Rows from a spatial reasoning dataset
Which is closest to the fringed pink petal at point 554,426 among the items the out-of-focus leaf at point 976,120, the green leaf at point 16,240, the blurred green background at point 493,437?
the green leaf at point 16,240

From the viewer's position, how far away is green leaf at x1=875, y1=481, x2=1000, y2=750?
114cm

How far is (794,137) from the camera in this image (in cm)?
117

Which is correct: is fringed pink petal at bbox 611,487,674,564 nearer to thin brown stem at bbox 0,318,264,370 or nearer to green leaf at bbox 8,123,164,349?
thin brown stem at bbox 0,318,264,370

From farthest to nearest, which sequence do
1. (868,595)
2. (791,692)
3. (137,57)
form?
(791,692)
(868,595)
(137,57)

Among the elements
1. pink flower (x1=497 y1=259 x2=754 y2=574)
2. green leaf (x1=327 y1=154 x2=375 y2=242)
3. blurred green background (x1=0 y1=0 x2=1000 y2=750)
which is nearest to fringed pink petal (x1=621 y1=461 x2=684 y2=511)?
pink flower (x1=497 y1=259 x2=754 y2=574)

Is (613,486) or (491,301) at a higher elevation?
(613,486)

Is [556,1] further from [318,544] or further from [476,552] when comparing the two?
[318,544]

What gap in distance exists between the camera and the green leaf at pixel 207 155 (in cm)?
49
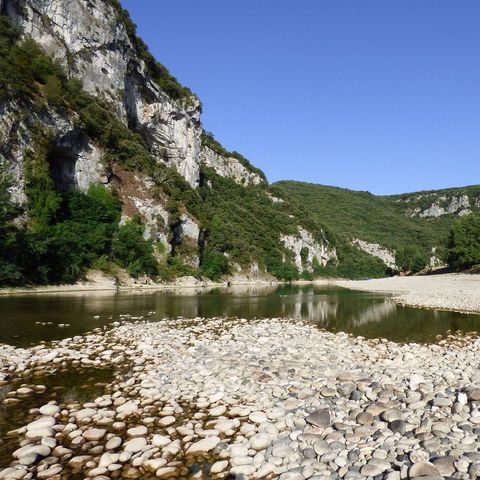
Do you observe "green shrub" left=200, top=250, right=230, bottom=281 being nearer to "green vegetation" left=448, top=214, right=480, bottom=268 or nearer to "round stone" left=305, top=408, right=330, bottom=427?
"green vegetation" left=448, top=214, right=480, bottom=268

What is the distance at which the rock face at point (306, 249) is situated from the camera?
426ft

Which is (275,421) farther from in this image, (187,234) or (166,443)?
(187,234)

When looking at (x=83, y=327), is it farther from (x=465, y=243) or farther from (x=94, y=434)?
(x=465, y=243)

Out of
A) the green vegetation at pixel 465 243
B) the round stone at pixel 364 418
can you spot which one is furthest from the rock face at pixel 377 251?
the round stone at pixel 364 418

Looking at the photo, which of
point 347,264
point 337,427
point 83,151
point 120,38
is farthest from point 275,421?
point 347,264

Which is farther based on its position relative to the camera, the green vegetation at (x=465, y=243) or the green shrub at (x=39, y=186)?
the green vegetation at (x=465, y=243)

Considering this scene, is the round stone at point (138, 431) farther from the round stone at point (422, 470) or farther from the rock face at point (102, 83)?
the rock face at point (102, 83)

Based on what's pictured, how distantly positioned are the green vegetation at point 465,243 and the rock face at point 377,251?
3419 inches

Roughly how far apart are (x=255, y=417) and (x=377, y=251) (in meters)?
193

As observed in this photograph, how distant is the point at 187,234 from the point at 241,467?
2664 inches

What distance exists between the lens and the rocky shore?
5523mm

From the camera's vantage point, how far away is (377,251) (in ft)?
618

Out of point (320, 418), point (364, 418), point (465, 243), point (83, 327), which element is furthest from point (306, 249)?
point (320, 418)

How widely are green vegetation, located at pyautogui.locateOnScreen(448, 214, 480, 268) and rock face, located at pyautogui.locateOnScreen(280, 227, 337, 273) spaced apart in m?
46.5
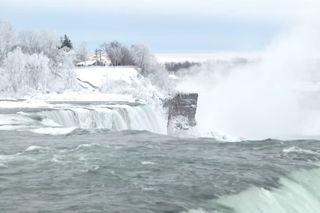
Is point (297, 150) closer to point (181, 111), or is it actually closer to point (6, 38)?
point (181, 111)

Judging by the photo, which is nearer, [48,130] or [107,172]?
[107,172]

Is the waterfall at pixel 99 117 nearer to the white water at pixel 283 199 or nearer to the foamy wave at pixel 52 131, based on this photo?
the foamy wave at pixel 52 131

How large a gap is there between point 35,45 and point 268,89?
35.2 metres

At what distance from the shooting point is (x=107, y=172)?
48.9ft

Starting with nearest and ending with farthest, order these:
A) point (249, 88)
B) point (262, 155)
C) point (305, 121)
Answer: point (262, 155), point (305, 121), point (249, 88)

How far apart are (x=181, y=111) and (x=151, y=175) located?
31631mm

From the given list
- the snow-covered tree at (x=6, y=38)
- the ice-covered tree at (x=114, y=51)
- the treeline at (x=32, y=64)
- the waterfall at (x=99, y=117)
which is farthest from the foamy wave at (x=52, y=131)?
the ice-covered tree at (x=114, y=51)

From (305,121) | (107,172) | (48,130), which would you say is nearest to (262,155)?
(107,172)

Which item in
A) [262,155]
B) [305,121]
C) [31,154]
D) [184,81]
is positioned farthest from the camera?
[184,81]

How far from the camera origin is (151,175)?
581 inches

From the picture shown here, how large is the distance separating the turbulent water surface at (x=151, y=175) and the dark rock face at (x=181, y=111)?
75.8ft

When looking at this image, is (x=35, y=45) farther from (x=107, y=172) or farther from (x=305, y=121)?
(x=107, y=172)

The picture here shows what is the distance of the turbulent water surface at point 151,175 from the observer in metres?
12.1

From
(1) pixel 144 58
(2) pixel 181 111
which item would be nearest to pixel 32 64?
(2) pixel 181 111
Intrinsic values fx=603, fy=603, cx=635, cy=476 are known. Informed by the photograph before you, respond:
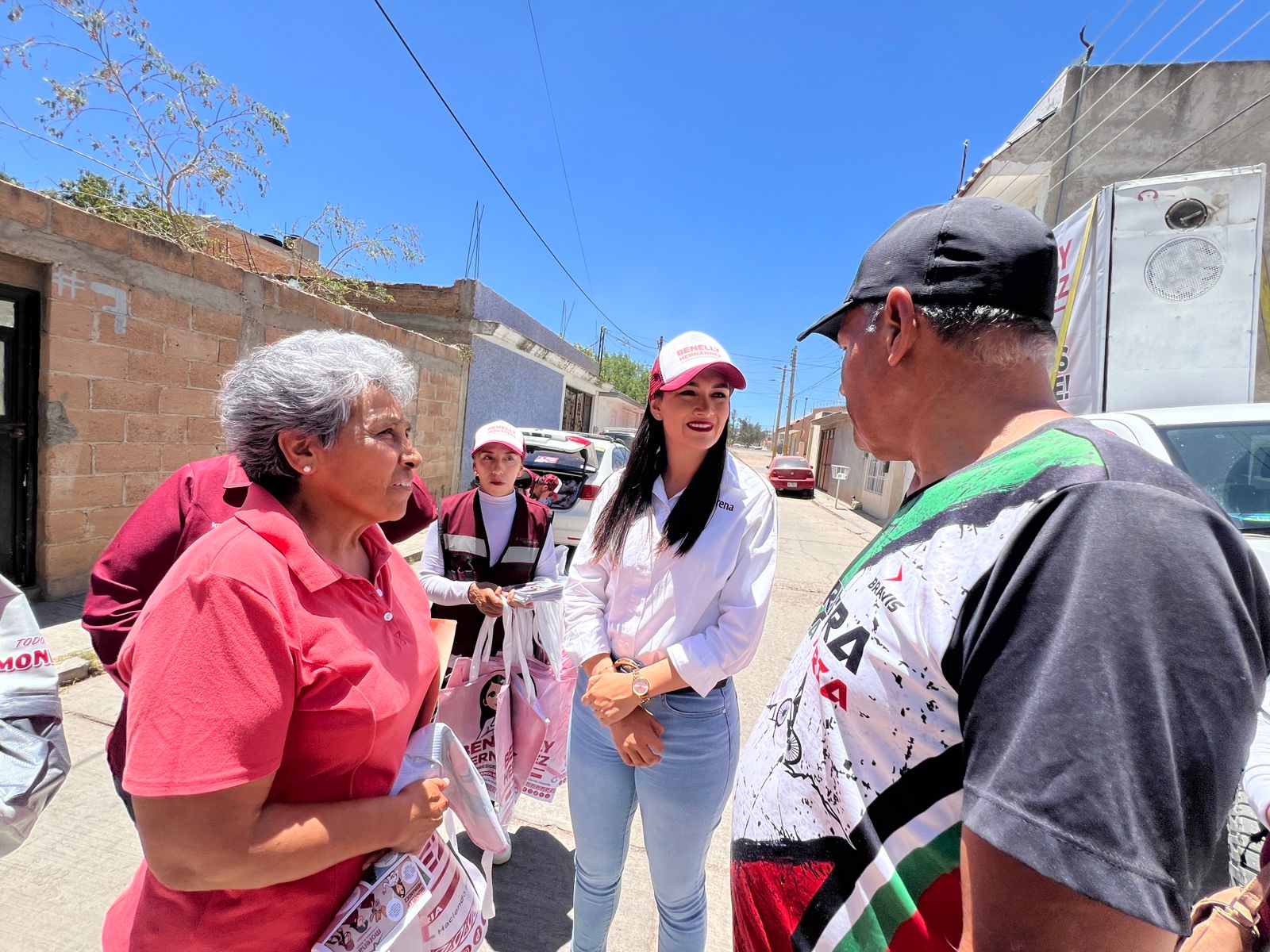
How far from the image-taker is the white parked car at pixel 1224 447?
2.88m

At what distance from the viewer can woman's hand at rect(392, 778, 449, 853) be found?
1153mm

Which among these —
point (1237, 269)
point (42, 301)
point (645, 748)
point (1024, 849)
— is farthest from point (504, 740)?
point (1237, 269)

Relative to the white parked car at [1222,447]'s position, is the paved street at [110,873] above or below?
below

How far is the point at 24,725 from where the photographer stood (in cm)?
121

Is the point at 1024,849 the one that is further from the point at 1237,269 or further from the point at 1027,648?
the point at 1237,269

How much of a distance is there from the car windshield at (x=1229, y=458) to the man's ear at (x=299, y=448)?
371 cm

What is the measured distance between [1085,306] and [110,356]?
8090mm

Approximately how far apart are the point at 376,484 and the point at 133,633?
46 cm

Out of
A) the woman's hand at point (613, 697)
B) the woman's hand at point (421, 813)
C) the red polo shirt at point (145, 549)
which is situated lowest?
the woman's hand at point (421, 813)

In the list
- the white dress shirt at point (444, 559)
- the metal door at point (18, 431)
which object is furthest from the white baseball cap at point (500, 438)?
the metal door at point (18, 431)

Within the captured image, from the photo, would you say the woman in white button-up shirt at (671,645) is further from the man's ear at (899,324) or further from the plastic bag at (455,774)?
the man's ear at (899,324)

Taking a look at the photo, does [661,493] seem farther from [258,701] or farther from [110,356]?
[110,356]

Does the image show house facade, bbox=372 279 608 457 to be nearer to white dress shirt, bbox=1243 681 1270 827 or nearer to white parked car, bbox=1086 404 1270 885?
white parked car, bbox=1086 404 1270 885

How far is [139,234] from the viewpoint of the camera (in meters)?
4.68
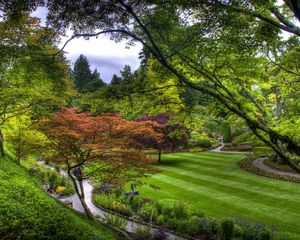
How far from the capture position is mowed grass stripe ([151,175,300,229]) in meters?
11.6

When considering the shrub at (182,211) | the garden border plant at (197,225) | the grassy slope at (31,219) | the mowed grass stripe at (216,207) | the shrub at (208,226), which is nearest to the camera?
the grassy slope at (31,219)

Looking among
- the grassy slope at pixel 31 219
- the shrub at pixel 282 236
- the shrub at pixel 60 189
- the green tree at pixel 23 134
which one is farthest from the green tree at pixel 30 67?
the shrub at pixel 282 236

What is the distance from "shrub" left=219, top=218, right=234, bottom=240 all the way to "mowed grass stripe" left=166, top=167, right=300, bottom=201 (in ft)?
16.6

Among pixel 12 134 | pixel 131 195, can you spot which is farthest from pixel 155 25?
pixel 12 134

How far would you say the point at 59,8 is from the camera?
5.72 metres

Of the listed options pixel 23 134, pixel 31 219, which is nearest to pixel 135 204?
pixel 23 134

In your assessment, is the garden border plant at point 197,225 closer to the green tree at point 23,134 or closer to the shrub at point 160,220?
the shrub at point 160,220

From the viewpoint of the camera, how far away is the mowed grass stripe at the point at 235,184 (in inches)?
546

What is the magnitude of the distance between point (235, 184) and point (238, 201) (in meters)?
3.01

---

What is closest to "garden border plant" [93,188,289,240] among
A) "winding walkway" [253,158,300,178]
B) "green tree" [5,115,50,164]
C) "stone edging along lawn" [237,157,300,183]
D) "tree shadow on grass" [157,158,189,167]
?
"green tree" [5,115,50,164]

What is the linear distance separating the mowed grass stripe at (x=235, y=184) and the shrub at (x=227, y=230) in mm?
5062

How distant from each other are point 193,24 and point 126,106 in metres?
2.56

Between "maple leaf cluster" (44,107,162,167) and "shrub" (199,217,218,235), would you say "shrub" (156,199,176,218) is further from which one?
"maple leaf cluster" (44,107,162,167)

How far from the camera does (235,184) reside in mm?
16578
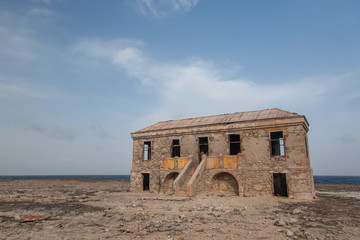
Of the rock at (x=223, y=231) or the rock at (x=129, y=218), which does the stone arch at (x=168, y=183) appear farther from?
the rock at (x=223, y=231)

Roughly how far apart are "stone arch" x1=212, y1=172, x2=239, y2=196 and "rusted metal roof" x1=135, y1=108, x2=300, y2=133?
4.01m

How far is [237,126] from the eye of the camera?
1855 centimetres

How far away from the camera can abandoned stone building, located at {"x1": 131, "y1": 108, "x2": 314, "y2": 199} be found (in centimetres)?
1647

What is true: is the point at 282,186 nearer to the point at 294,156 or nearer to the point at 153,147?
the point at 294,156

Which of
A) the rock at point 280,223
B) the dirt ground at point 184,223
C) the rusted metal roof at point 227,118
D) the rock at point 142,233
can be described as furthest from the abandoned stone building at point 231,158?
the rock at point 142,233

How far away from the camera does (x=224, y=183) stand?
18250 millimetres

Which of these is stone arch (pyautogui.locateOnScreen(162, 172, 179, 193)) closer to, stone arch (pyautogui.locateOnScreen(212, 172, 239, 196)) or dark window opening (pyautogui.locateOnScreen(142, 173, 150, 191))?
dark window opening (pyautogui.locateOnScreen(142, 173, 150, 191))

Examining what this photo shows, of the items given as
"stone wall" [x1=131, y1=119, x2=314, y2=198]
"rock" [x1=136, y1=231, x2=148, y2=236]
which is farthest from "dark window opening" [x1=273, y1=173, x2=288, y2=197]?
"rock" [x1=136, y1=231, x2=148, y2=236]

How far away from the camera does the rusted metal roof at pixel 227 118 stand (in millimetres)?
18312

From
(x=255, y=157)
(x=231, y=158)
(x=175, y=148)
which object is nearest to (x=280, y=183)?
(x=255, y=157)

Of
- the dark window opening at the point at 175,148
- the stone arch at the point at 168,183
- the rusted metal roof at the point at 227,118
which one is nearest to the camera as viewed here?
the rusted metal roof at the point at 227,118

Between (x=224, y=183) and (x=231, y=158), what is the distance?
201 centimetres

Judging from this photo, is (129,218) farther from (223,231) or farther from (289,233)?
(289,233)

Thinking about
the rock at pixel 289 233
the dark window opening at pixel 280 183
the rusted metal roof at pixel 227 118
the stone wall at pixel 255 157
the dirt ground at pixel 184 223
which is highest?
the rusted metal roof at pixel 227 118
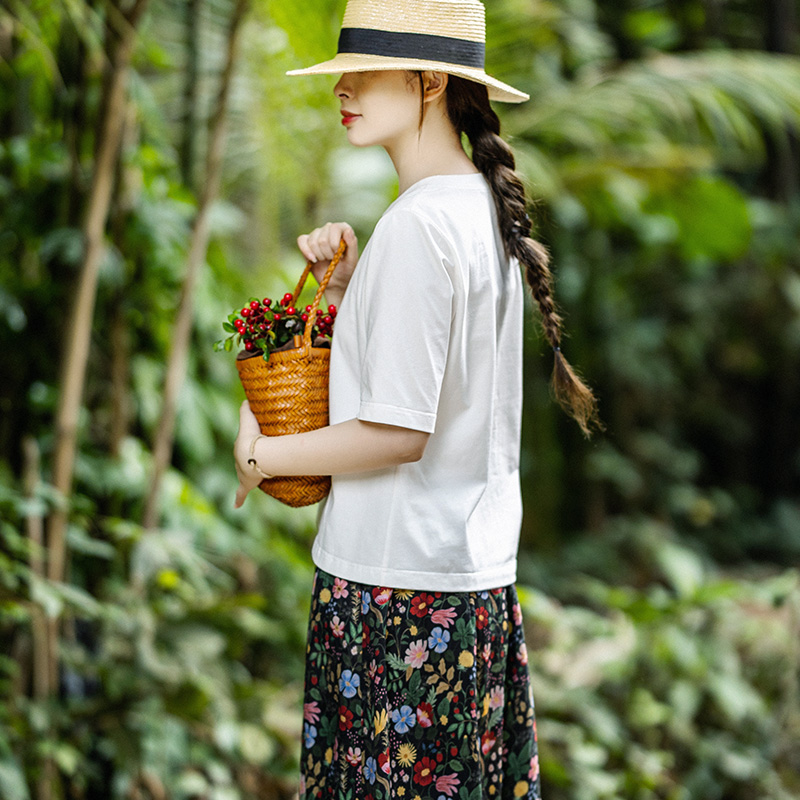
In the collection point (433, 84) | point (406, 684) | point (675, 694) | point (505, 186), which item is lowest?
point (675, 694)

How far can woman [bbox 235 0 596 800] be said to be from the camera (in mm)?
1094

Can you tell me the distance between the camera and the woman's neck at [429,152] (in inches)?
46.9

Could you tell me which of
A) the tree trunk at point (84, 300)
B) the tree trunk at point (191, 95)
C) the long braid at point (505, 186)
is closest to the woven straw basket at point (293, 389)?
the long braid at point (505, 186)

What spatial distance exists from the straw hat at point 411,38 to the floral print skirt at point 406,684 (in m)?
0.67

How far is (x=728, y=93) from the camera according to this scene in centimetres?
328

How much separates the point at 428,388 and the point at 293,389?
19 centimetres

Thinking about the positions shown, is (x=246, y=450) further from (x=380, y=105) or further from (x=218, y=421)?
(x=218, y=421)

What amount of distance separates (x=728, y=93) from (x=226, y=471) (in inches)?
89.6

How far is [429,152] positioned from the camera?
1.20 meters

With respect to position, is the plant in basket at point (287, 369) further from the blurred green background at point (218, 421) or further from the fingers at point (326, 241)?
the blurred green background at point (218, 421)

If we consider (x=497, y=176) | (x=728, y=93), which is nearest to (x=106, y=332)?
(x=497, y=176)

--

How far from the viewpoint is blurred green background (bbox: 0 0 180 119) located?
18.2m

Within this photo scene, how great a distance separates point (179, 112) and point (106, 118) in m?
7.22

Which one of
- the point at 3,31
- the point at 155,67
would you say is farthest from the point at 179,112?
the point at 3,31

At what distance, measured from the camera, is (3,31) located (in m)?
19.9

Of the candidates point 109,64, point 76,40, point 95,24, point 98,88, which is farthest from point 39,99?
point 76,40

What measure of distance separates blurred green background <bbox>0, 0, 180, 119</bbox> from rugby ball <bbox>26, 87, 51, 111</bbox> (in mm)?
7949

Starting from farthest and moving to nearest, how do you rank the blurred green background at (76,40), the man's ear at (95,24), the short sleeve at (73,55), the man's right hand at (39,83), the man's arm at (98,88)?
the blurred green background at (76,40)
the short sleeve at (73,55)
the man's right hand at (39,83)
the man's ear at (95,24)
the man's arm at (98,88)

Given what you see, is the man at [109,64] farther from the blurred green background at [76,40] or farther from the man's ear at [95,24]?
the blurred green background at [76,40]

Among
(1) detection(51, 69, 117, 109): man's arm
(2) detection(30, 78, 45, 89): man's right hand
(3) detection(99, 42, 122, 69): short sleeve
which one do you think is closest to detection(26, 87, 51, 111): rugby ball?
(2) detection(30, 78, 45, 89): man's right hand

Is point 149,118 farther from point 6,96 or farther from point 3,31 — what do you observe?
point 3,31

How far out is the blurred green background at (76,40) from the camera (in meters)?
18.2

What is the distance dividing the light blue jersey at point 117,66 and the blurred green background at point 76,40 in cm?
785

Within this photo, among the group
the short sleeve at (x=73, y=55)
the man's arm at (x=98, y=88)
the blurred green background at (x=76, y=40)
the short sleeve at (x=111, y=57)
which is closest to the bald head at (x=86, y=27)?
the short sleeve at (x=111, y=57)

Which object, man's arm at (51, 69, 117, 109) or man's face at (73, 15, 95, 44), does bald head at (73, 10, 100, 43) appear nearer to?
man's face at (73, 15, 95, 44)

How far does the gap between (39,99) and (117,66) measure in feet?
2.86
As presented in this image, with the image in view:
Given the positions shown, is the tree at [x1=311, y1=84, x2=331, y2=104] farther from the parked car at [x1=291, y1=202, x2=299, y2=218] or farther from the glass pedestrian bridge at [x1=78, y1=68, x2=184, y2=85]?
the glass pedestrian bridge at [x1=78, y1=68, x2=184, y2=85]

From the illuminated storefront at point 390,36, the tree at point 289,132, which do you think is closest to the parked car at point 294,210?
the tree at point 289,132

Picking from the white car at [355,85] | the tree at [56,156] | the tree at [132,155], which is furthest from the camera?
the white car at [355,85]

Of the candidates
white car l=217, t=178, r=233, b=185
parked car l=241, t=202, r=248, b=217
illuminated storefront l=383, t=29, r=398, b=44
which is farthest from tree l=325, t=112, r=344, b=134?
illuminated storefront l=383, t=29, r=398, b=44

■ SET TASK ■
Count the lines of the data above that contain the string "Starting" and give only that number.

■ WRITTEN REPLY ■
2